──────── Data shown ────────

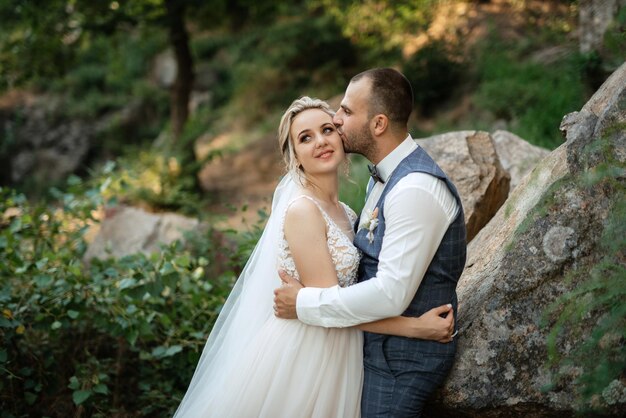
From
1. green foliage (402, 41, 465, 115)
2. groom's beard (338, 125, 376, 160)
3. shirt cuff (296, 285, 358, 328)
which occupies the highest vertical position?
green foliage (402, 41, 465, 115)

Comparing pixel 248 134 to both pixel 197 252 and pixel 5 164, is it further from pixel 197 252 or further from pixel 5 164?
pixel 197 252

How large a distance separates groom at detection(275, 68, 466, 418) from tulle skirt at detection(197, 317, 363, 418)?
8 cm

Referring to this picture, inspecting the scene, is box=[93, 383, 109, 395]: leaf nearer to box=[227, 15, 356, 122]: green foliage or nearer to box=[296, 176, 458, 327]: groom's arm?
box=[296, 176, 458, 327]: groom's arm

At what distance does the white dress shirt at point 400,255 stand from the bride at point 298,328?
0.13 meters

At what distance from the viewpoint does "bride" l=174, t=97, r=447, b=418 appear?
2926mm

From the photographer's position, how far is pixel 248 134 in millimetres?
15391

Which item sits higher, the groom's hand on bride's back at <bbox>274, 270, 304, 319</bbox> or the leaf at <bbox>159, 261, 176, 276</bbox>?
the leaf at <bbox>159, 261, 176, 276</bbox>

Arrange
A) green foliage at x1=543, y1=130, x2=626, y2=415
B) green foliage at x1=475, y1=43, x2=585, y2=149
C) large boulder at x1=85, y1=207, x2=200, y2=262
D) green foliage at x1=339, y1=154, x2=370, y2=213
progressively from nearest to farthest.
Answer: green foliage at x1=543, y1=130, x2=626, y2=415 < green foliage at x1=339, y1=154, x2=370, y2=213 < large boulder at x1=85, y1=207, x2=200, y2=262 < green foliage at x1=475, y1=43, x2=585, y2=149

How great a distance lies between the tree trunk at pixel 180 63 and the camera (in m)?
10.4

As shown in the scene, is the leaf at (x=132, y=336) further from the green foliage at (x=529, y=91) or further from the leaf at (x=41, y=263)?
the green foliage at (x=529, y=91)

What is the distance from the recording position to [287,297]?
2.97 m

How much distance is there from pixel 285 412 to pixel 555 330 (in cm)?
125

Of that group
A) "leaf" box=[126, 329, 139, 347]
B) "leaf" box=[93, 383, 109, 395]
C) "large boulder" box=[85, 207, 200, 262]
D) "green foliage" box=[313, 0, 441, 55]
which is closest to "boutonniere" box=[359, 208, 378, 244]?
"leaf" box=[126, 329, 139, 347]

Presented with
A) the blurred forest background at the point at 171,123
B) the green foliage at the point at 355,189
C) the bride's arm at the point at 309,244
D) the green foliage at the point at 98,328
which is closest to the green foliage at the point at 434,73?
the blurred forest background at the point at 171,123
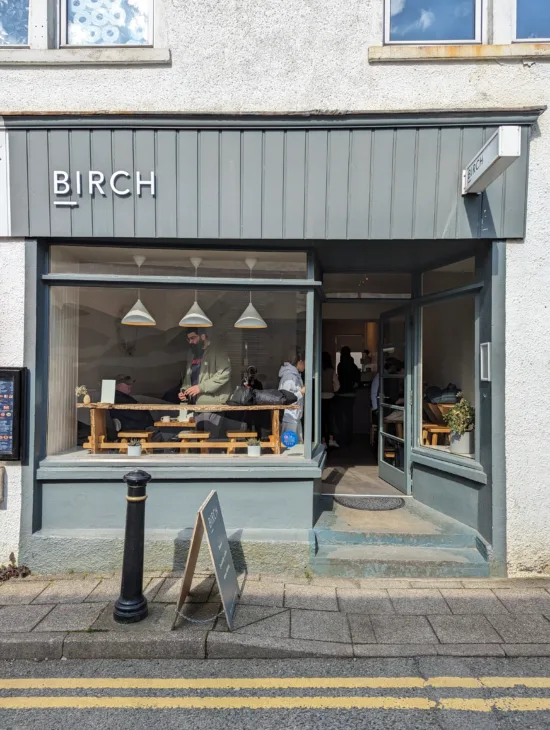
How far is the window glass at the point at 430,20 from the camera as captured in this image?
4746 mm

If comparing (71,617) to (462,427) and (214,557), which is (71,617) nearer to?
(214,557)

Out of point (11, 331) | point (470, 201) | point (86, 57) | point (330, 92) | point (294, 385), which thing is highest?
point (86, 57)

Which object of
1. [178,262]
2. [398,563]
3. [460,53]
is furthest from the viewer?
[178,262]

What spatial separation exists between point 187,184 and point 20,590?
13.2 ft

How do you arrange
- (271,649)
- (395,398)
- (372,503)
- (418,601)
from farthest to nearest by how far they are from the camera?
1. (395,398)
2. (372,503)
3. (418,601)
4. (271,649)

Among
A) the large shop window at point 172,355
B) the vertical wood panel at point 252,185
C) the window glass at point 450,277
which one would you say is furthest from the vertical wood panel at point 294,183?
the window glass at point 450,277

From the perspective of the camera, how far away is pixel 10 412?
4.56 metres

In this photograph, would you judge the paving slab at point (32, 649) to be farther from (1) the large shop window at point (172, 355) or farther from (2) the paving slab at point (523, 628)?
(2) the paving slab at point (523, 628)

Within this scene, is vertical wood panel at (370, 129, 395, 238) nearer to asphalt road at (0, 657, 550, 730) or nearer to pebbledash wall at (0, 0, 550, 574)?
pebbledash wall at (0, 0, 550, 574)

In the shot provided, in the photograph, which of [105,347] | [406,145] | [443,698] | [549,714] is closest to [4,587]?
[105,347]

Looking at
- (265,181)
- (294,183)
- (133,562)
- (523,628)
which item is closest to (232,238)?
(265,181)

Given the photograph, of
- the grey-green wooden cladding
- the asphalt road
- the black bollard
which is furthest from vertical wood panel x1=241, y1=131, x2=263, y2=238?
the asphalt road

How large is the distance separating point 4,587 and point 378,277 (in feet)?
16.8

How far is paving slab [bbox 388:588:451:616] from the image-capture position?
12.5 feet
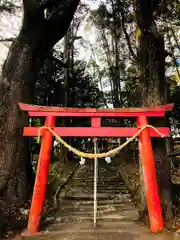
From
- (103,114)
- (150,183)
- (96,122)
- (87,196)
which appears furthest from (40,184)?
(87,196)

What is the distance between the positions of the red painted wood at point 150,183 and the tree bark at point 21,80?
10.8 ft

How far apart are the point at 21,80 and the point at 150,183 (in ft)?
14.4

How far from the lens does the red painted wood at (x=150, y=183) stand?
5398 millimetres

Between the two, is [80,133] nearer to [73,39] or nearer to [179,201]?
[179,201]

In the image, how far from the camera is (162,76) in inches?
279

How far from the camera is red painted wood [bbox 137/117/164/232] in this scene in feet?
17.7

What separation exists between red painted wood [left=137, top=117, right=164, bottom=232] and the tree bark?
10.8ft

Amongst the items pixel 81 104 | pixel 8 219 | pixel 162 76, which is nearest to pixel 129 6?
pixel 162 76

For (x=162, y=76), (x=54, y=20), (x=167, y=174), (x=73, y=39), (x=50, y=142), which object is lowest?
(x=167, y=174)

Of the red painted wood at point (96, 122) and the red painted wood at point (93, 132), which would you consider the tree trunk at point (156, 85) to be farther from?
the red painted wood at point (96, 122)

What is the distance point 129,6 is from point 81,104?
12.6 metres

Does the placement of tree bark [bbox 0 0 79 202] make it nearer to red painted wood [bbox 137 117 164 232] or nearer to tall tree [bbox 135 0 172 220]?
tall tree [bbox 135 0 172 220]

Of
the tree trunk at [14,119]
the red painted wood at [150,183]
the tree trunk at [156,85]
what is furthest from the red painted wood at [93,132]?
the tree trunk at [14,119]

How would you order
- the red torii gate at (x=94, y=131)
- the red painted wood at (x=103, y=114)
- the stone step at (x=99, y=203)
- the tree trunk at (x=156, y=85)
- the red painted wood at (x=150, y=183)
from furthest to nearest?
the stone step at (x=99, y=203), the tree trunk at (x=156, y=85), the red painted wood at (x=103, y=114), the red torii gate at (x=94, y=131), the red painted wood at (x=150, y=183)
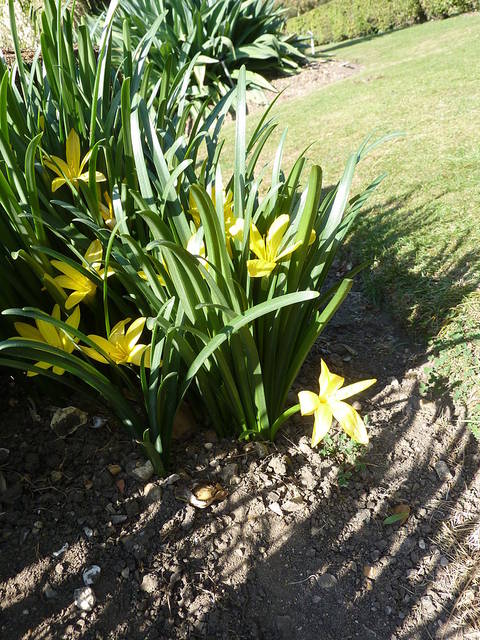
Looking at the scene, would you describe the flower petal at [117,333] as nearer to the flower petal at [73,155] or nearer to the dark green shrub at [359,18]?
the flower petal at [73,155]

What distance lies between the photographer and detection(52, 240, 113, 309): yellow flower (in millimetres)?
1309

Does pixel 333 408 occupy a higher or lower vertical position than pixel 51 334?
lower

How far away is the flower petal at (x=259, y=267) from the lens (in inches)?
47.6

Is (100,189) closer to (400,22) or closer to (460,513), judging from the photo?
(460,513)

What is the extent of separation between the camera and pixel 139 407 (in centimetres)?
155

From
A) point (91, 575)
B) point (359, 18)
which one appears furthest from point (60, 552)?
point (359, 18)

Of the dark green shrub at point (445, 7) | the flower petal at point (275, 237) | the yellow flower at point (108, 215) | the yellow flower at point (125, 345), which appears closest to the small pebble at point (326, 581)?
the yellow flower at point (125, 345)

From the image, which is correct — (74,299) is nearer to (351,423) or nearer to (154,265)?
(154,265)

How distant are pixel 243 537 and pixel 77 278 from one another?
83 cm

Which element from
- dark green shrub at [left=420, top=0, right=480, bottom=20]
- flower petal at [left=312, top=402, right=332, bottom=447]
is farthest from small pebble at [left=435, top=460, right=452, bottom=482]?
dark green shrub at [left=420, top=0, right=480, bottom=20]

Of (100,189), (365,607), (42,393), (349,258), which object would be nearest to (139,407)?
(42,393)

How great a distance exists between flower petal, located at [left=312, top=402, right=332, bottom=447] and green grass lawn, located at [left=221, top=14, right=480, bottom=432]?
77cm

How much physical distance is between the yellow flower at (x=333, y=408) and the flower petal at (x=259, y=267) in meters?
0.29

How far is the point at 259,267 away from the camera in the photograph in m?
1.21
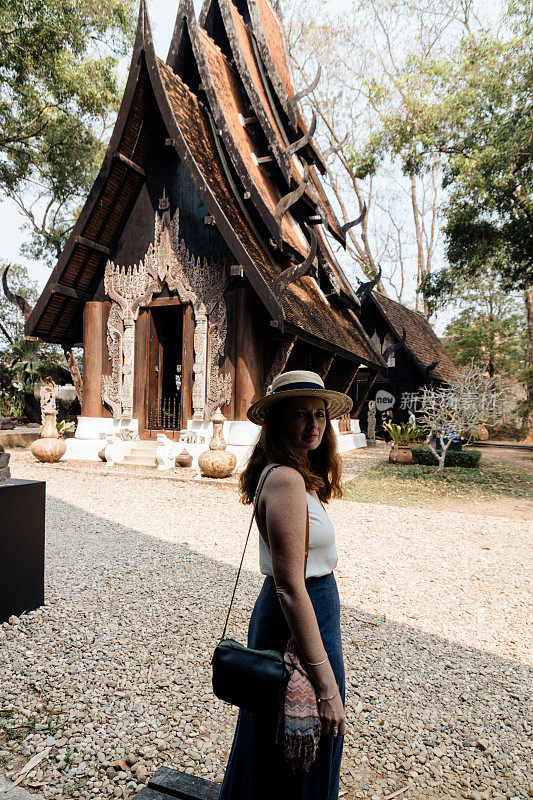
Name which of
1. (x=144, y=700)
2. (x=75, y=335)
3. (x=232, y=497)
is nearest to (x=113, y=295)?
(x=75, y=335)

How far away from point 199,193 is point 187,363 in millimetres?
3445

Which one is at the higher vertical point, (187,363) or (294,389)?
(187,363)

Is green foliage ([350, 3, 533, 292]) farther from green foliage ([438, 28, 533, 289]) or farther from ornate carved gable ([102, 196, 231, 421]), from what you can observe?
ornate carved gable ([102, 196, 231, 421])

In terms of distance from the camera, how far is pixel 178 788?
6.22ft

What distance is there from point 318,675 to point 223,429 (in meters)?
9.09

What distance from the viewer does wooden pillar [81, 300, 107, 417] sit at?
1177 cm

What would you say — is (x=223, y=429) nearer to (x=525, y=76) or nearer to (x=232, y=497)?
(x=232, y=497)

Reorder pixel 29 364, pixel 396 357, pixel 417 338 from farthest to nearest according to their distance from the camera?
pixel 417 338, pixel 396 357, pixel 29 364

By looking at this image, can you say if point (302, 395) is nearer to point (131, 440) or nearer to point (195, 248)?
point (195, 248)

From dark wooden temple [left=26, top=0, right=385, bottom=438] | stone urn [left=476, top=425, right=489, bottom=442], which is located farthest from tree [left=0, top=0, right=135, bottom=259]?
stone urn [left=476, top=425, right=489, bottom=442]

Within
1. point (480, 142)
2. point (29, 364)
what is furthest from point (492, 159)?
point (29, 364)

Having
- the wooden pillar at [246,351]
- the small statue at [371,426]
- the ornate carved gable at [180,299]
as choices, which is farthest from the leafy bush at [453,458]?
the small statue at [371,426]

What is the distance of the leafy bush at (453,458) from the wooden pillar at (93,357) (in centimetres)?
852

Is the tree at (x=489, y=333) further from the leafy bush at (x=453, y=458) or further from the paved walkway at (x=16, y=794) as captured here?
the paved walkway at (x=16, y=794)
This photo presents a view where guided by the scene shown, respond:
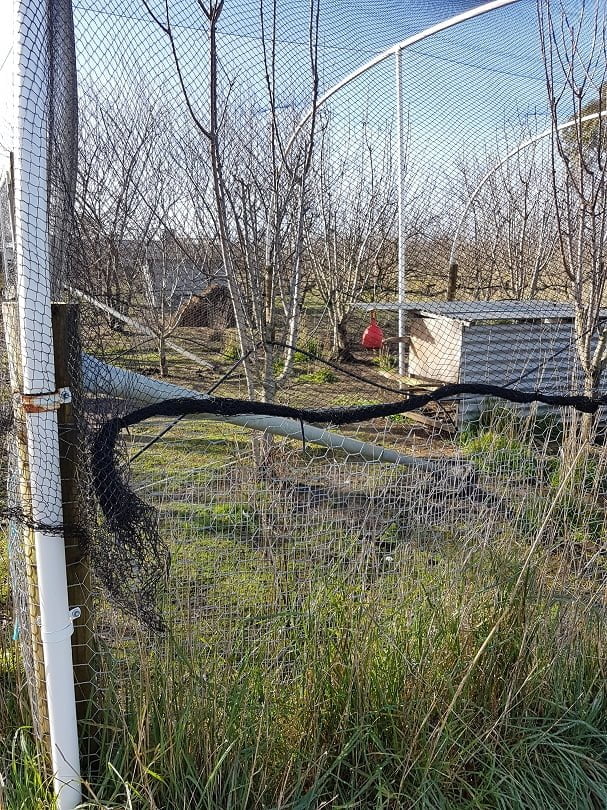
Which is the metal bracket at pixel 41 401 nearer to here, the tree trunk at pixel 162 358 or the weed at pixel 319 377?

────────

> _Requirement_: Reproduce exactly, without any picture, the lines from the one bearing "By looking at" to the last line of the records above.

> _Solution to this task_:
By looking at this image, can you say if point (302, 395) is nearer to point (131, 440) or nearer to point (195, 248)?
point (195, 248)

From dark wooden temple [left=26, top=0, right=385, bottom=438] | stone urn [left=476, top=425, right=489, bottom=442], which is located farthest from tree [left=0, top=0, right=135, bottom=259]?
stone urn [left=476, top=425, right=489, bottom=442]

Within
1. point (480, 142)
2. point (29, 364)
what is furthest from point (492, 159)?
point (29, 364)

Having
- the wooden pillar at [246,351]
- the small statue at [371,426]
- the ornate carved gable at [180,299]
as choices, which is farthest from the leafy bush at [453,458]?
the small statue at [371,426]

What is the distance of the leafy bush at (453,458) from the wooden pillar at (93,357) (in centimetres)?
852

Is the tree at (x=489, y=333) further from the leafy bush at (x=453, y=458) or further from the paved walkway at (x=16, y=794) as captured here?
the paved walkway at (x=16, y=794)
This photo presents a view where guided by the scene shown, respond:
Which is the metal bracket at pixel 41 401 nearer to here, the tree trunk at pixel 162 358 or the weed at pixel 319 377?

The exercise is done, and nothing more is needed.